Menurut Jamalus, LSM Mamak sengaja mempertanyakan kasus sengketa tanah di Jalan Khatib SUlaiman itu berdasarkan data yang ada dan berdasarkan kajian dan analisa, kuat indikasinya Majelis Hakim PN Padang yang diketua Busra SH (almarhum) melakukan pelanggaran kode etik hakim. "Soalnya, tanah yang telah berpuluh-puluh tahun dikuasai Kaum Suku Chaniago, bisa kalah dalam persidangan dengan pihak yang menggugat, Kaum Suku Sikumbang  mempergunakan surat berbahasa Arab Melayu yang surat itu telah dinyatakan palsu oleh labotarium forensik Mabes Polisi Nomor:474/DF/1994 tanggal 16 Juli 1994 . Semen permintaan uji labor tu berdasarkan permintaan Pengadilan Negeri Padang," katanya.
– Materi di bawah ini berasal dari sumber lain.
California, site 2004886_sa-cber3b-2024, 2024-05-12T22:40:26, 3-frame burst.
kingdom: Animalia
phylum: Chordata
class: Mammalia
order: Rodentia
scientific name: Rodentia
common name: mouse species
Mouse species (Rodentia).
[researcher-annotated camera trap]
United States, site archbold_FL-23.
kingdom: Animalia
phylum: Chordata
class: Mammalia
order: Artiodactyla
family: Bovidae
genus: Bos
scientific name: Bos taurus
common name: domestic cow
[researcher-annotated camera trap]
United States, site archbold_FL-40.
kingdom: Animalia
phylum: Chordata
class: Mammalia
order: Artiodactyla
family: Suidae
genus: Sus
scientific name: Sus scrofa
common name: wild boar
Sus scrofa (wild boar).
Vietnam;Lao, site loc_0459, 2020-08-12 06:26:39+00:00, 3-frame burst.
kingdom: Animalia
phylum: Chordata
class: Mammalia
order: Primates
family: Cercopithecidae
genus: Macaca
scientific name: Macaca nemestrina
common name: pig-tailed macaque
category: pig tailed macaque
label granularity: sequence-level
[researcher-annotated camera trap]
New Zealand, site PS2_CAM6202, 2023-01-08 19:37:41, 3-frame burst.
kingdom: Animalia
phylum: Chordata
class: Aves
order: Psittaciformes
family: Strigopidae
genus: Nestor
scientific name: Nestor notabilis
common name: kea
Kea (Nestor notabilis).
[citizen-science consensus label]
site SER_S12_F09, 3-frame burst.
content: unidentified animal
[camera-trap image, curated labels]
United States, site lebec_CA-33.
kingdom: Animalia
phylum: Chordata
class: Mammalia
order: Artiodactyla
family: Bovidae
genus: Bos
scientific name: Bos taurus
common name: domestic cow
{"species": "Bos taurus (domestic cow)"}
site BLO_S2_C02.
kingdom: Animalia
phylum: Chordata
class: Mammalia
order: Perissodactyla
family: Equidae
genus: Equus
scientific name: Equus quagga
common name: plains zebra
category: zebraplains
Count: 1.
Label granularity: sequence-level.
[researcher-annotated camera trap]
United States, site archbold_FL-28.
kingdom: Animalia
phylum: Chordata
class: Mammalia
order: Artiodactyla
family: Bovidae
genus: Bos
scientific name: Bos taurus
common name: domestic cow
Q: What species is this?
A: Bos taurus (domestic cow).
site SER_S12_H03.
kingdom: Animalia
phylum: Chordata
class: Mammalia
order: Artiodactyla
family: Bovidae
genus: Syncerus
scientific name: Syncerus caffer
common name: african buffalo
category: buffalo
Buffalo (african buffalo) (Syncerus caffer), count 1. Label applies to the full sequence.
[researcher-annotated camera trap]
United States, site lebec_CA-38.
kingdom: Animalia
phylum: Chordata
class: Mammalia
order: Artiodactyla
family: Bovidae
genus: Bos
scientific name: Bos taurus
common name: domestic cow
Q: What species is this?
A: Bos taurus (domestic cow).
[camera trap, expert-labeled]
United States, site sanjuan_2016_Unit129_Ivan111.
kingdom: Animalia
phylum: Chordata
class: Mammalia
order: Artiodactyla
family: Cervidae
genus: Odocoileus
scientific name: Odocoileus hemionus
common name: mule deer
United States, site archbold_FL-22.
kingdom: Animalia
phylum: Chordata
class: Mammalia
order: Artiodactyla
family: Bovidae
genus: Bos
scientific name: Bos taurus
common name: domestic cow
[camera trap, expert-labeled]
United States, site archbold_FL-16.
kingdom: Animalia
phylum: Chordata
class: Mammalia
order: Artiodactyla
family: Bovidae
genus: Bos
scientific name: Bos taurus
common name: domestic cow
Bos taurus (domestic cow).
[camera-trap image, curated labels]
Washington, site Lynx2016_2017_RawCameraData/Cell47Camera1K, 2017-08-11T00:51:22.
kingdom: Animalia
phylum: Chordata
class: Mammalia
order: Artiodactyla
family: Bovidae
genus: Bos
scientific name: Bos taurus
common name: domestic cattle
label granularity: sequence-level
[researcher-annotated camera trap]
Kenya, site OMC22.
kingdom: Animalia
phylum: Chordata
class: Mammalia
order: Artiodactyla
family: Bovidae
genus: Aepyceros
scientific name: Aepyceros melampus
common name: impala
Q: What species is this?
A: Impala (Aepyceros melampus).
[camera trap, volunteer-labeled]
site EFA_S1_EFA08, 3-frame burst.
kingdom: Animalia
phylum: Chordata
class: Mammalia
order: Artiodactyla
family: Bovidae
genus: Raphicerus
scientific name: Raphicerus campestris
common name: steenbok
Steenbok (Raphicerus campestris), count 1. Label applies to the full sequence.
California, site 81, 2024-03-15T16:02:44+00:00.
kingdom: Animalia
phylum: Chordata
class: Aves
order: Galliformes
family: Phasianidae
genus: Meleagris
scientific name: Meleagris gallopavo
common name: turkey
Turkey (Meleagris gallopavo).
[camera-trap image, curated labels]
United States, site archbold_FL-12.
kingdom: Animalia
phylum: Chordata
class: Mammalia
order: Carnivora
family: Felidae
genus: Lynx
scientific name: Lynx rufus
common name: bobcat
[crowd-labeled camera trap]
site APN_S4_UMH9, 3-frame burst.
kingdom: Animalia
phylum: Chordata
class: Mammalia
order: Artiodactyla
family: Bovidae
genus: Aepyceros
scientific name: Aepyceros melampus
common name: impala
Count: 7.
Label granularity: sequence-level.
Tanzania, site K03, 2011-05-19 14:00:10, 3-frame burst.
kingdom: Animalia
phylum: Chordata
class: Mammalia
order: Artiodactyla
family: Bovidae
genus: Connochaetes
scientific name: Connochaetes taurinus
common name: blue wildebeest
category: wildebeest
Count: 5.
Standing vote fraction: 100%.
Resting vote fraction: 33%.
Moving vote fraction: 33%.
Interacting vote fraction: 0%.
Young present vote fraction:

Kemudian, tanah kaum Chaniago yang dieksekusi oleh PN Padang itu seluas 24 piring. Padahal, jumlah piring sawah dalam surat pagang gadai berupa fotocopy berbahasa Arab Melayu yang dipergunakan Kaum Suku Sikumbang tersebut hanya 12. "Kami melihat kasus itu syarat dengan kecurangan dan sementara kantor DInas Koperasi SUmbar dan sebuah masjid tidak diseksekusi, sementara tanah itu termasuk objek perkara," kata Jamalus.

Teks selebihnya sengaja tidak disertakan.